INFORMATION:

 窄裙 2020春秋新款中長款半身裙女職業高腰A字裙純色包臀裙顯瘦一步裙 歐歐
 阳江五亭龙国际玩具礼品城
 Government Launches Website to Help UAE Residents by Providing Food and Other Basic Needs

* * *

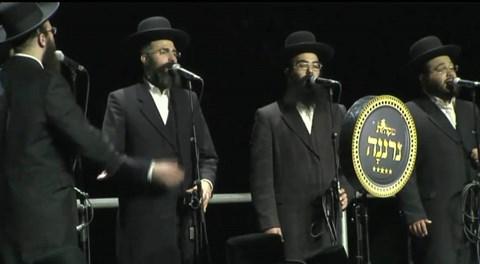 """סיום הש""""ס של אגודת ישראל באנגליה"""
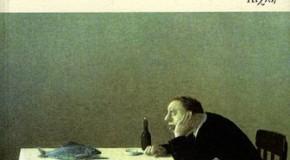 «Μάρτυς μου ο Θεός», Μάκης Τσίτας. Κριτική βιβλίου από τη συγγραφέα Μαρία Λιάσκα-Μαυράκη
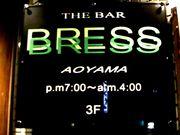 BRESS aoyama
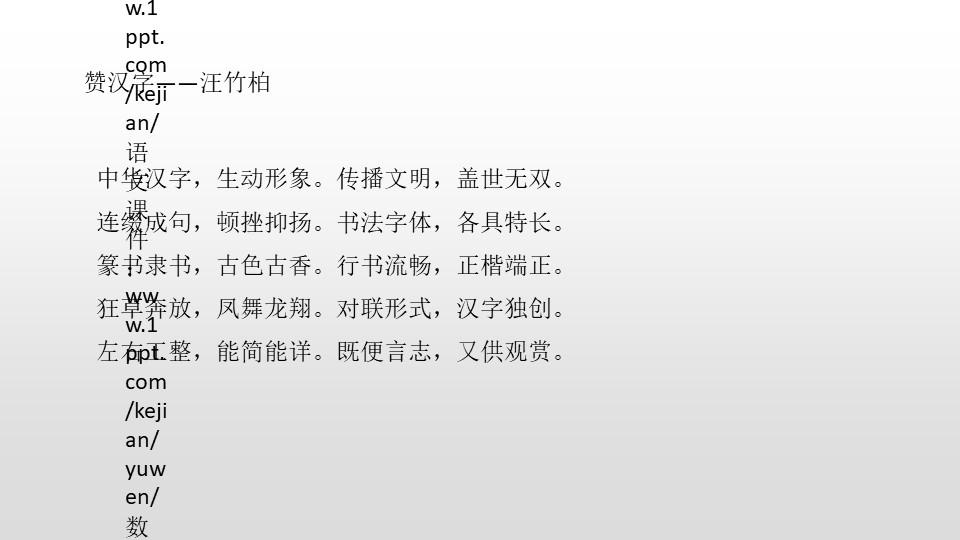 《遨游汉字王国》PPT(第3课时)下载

WORK REQUIRED: What you return should be exactly the lines above, starting at the one with "窄裙 2020春秋新款中長款半身裙女職業高腰A字裙純色包臀裙顯瘦一步裙 歐歐" and ending at the one with "Government Launches Website", and nothing else.

RESPONSE FOR THIS EXERCISE:
 窄裙 2020春秋新款中長款半身裙女職業高腰A字裙純色包臀裙顯瘦一步裙 歐歐
 阳江五亭龙国际玩具礼品城
 Government Launches Website to Help UAE Residents by Providing Food and Other Basic Needs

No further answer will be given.